[Opening Provided data section]

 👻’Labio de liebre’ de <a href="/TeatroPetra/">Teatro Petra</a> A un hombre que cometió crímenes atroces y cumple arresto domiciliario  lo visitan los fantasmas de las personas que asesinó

[Closing Provided data section]
[Opening Provided data section]

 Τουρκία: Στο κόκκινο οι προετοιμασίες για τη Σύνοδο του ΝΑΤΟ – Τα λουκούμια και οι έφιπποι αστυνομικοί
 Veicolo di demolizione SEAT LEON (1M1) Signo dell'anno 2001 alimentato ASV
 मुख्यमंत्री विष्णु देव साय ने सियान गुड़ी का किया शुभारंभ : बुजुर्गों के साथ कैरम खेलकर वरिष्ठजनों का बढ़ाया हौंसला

[Closing Provided data section]
[Opening Provided data section]

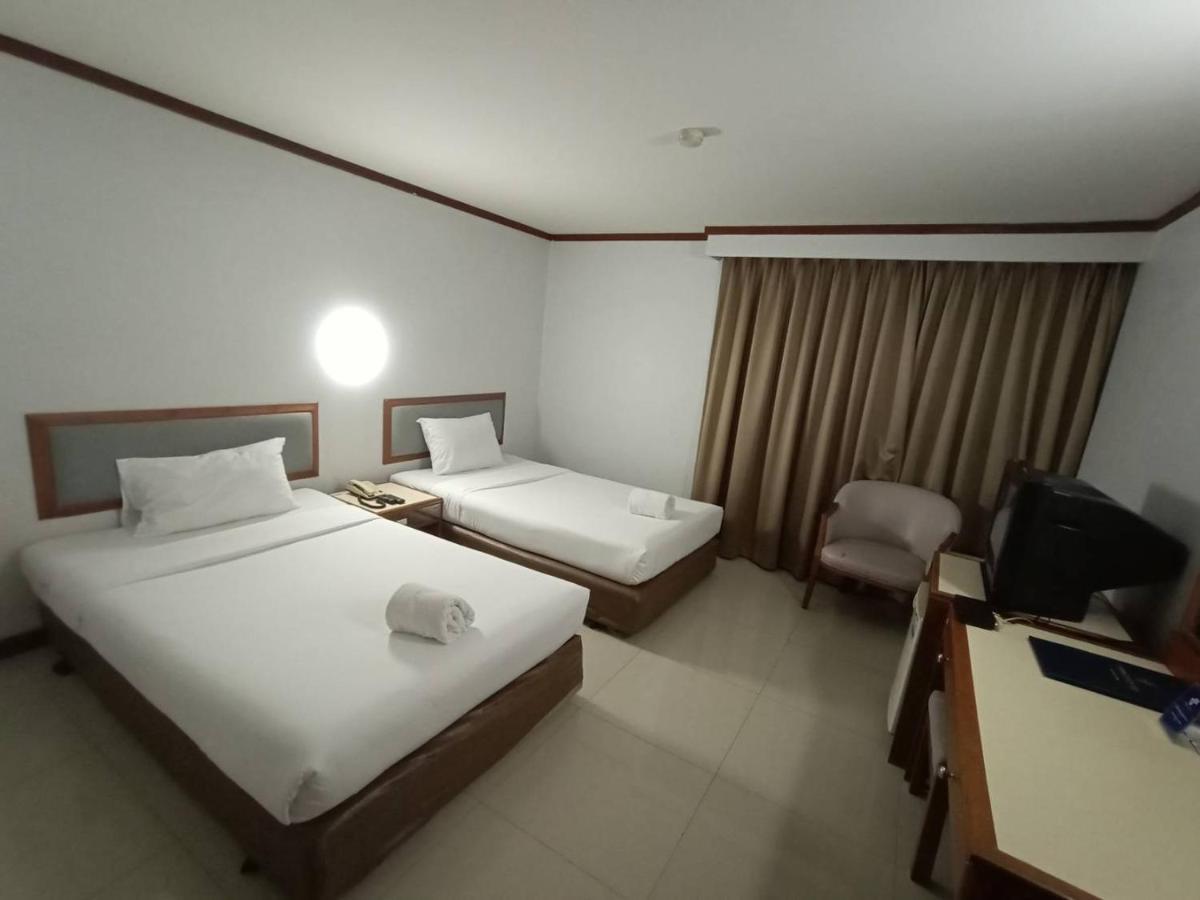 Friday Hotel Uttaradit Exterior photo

[Closing Provided data section]

▶ _Task requirements_
Every line above from the line with "Veicolo di demolizione" to the line with "मुख्यमंत्री विष्णु देव", both included, must be reproduced exactly, and no other line may appear.

▶ _Written response_
 Veicolo di demolizione SEAT LEON (1M1) Signo dell'anno 2001 alimentato ASV
 मुख्यमंत्री विष्णु देव साय ने सियान गुड़ी का किया शुभारंभ : बुजुर्गों के साथ कैरम खेलकर वरिष्ठजनों का बढ़ाया हौंसला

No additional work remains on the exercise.